> [Extracted text]:
** BEGIN **
At the same time, law firms are instead expressing a “growing enthusiasm” for a staffing alternative—contract lawyers, according to an Altman Weil press release. Last year, 39 percent of the law firms used contract lawyers. This year, 53 percent will or might do so, while 52 percent expect that contract lawyers will become a permanent part of their staffing plans.
Yes. The connection is clear as June 21st is long. Law Firms are capsizing and/or imploding. The lawyers of today will be contract attorneys, working for 70 hours a week and no benefits. I laugh when I hear young lemmings talk about the economy improving and how jobs will be available once that happens. It won't happen. Law firms are on a permanent trek to finding a cheaper way to provide legal services and contract attorneys are the glaringly obvious solution. And the contract attorneys of yesteryear, TTT and TT graduates, will be pushed out in favor of T14 contract attorneys. If anyone from the ABA is reading this blog, I implore you to do something about this. Our industry is sinking fast. Does someone in the basement of BigLaw need to go postal on a firm to get the ABA to stop accrediting law schools? They should be taking accreditation away from TTT sewer schools. With every unemployed graduate put out in the market, the value of our work decreases to pennies on the dollar. The ABA has the power to stop this madness. UGH. I can't handle this type of news anymore.
I love mainstream press covering the Black Death of the Legal Profession... but they are so late to the Party. I cannot say it enough, people that decide to go to law school in the next few years are total idiots. Idiots!
** END **
> [Tasks]:
(1) In the text on law firms and contract lawyers, what percentage of law firms used contract lawyers last year?
(2) Extend the text on law firms and contract lawyers, starting right after its last sentence.
The rows play no part here.

> [Supplied information]:
** BEGIN **
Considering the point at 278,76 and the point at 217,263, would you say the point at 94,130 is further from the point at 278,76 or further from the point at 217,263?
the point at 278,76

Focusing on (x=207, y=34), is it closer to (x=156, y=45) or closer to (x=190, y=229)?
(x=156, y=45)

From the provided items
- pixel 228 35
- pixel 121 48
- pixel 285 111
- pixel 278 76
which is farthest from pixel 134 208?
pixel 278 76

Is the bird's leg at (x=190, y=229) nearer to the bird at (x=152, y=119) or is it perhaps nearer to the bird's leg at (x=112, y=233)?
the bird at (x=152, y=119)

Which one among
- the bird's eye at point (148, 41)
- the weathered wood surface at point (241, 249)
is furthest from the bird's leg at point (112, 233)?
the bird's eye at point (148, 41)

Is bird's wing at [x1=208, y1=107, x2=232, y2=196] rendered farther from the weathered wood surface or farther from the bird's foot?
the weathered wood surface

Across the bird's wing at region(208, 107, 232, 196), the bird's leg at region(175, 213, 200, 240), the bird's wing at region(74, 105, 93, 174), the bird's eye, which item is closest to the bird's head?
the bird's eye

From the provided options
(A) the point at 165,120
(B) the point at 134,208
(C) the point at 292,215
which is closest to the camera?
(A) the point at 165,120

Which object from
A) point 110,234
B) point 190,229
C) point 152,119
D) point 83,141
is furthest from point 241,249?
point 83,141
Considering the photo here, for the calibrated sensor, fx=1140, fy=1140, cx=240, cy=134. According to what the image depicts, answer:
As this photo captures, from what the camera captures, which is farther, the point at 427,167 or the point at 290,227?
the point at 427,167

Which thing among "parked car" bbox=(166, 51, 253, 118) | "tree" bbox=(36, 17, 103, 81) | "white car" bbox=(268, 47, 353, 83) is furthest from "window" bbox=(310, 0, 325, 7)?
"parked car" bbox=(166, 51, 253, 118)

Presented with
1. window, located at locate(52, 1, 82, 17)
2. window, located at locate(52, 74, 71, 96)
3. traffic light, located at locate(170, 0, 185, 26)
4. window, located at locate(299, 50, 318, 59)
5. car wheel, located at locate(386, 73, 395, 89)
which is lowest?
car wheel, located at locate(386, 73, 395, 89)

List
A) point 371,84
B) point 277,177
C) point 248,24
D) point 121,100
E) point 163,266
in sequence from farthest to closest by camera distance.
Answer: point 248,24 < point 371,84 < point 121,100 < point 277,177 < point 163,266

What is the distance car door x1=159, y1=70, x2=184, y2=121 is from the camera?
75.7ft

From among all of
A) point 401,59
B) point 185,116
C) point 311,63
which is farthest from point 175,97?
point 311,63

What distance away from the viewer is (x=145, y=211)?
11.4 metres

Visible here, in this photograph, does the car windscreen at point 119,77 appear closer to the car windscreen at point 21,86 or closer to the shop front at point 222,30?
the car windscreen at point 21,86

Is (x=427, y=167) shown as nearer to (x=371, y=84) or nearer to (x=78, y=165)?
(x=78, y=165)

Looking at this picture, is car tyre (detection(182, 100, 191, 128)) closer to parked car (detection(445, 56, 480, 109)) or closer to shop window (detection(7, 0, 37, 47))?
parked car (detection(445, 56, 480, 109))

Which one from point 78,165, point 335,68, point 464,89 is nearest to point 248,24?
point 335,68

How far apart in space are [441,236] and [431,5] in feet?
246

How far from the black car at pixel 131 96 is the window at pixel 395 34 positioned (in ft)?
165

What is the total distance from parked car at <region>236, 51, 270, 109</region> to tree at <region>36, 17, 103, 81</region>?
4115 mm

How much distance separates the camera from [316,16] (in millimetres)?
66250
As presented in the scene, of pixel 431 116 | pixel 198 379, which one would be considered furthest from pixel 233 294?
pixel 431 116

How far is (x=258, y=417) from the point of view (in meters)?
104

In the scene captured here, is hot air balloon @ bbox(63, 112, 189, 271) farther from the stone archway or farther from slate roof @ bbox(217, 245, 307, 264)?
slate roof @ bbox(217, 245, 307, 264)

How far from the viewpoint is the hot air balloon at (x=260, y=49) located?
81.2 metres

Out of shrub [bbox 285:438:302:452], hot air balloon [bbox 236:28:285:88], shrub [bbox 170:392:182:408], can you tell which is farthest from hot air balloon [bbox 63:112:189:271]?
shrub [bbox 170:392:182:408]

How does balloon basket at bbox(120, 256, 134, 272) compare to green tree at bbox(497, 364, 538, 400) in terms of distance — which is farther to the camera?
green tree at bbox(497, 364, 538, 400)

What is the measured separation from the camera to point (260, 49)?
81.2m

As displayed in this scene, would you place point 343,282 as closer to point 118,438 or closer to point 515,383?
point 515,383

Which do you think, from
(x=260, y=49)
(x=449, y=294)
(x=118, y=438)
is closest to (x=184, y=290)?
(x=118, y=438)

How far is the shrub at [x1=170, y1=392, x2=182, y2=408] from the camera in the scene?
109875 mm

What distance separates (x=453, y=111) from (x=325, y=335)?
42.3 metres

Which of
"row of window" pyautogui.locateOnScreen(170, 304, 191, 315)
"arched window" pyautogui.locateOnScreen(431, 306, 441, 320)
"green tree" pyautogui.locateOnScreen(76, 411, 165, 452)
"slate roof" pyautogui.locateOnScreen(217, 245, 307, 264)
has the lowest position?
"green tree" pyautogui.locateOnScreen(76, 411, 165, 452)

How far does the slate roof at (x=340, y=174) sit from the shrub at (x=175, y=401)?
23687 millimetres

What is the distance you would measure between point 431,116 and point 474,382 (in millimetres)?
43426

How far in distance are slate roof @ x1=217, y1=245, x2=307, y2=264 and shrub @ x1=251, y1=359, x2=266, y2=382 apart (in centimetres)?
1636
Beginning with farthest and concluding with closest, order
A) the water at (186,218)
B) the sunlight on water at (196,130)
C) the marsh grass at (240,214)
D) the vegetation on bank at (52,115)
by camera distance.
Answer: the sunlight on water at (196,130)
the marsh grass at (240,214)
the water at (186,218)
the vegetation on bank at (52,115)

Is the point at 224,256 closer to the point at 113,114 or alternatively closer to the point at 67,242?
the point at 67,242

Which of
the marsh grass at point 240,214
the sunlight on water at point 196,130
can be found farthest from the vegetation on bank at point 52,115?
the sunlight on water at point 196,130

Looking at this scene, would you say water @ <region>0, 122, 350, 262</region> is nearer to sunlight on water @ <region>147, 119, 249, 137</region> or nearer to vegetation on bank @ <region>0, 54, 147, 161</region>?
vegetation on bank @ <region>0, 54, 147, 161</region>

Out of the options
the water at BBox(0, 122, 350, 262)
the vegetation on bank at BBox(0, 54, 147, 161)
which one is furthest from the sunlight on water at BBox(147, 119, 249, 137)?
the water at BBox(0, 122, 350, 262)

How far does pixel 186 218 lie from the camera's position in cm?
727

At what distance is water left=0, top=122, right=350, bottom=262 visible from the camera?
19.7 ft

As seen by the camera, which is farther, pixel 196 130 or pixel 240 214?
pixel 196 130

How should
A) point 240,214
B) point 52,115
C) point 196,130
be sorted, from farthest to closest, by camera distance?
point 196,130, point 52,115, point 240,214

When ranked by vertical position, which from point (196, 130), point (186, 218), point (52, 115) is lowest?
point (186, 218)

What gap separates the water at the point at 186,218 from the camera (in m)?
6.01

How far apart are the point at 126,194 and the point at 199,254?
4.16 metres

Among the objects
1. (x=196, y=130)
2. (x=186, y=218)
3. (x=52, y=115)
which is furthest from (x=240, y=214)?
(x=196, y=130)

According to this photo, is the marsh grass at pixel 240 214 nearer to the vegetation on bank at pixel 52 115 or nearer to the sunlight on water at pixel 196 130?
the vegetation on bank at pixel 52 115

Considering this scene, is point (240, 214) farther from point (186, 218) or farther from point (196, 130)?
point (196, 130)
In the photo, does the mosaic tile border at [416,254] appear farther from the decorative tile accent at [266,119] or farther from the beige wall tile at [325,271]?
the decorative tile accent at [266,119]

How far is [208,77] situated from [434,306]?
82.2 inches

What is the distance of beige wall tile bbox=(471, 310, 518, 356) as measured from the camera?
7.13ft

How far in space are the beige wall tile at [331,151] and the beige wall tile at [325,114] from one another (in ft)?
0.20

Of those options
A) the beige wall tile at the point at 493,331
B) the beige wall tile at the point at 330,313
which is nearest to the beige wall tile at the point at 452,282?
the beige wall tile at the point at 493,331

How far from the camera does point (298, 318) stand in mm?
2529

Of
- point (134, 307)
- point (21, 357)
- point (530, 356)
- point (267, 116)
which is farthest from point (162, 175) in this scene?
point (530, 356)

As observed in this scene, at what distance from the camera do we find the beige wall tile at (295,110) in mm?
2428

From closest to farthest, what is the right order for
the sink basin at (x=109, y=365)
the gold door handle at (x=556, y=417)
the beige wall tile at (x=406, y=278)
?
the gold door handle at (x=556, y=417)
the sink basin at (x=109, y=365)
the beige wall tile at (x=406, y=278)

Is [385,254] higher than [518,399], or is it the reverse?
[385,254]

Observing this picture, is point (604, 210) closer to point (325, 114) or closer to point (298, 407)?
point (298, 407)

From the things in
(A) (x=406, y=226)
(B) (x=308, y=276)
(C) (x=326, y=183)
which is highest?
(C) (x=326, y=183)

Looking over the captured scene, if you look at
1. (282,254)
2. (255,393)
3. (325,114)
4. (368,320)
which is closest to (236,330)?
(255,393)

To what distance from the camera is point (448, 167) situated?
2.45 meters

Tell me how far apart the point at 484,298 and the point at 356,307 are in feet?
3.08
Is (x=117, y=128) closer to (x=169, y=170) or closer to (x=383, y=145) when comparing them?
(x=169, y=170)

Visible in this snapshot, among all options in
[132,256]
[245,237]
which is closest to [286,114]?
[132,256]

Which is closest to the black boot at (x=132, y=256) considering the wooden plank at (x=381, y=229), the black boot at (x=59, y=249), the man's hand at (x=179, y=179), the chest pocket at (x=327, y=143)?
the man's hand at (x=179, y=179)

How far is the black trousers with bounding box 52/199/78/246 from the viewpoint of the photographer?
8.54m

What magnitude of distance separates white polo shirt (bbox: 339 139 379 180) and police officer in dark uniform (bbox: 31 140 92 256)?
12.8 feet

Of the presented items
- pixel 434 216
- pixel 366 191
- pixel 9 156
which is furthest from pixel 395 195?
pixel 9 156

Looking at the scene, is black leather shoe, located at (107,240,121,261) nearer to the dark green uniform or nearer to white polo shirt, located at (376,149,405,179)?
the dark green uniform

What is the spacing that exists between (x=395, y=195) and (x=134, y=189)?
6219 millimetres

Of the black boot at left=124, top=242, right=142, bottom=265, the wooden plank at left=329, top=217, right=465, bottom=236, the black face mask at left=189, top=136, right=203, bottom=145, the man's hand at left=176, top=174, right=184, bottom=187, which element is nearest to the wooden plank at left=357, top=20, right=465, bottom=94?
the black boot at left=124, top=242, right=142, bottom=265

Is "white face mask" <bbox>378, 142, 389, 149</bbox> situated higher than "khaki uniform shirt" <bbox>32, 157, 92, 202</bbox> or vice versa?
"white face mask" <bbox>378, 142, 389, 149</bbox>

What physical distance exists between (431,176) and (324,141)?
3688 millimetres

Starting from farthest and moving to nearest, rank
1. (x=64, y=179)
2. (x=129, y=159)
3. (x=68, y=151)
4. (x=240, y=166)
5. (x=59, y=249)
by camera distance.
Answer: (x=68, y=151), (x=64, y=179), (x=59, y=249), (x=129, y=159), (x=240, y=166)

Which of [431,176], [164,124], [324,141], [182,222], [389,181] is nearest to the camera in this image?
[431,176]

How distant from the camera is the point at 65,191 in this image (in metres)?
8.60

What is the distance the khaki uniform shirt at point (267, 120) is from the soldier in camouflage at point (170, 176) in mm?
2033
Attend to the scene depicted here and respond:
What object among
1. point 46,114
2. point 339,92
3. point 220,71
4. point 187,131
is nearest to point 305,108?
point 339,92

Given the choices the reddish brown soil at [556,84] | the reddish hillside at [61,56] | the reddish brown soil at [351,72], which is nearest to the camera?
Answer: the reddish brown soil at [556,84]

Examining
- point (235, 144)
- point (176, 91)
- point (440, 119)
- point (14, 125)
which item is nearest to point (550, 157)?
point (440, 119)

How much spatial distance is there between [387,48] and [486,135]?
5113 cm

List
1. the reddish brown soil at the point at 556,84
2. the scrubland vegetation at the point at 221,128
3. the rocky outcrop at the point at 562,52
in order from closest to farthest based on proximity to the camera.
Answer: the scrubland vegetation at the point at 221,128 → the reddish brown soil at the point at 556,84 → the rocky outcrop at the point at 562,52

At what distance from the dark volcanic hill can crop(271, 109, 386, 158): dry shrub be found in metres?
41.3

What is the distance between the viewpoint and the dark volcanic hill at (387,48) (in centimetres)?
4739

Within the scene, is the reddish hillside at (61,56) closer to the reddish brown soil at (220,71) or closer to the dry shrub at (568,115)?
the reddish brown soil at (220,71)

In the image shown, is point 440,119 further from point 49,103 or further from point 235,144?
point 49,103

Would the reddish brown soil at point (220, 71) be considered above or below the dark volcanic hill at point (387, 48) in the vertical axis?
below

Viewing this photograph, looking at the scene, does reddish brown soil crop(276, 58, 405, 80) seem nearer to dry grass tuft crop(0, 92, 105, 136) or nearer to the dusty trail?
** END **
> [The responses]:
(1) 39 percent

(2)
Fabian Ronisky thought he was on track last summer to become a high-powered corporate lawyer. He was an intern at a leading firm in Los Angeles, earning about $3,000 weekly. But the firm didn't offer him a permanent job.
So Mr. Ronisky, a 25-year-old student at Chicago's Northwestern University School of Law, spent the fall sending 50 resumes to law firms and government agencies, to no avail. Now, just days shy of graduation and with $150,000 of student loans, he plans to move back to his parents' home in San Diego and sell music and movies online.
I really feel for this guy, because he didn't know this was coming when he was a 1L. Now the mainstream press has jumped on the story that I could have covered 5 years ago.
Part of the problem is supply and demand. Law-school enrollment has held steady in recent years while law firms, judges, the government and other employers have drastically cut hiring in the economic downturn.
Large corporate law firms have been hit particularly hard. The nation's 100 highest-grossing corporate firms last year reported an average revenue decline of 3.4%, the first overall drop in more than 20 years, according to the May issue of The American Lawyer magazine.
I am wondering what the 3.4% decline in revenue would have been if they hadn't fired so many associates? Anyone venture to guess?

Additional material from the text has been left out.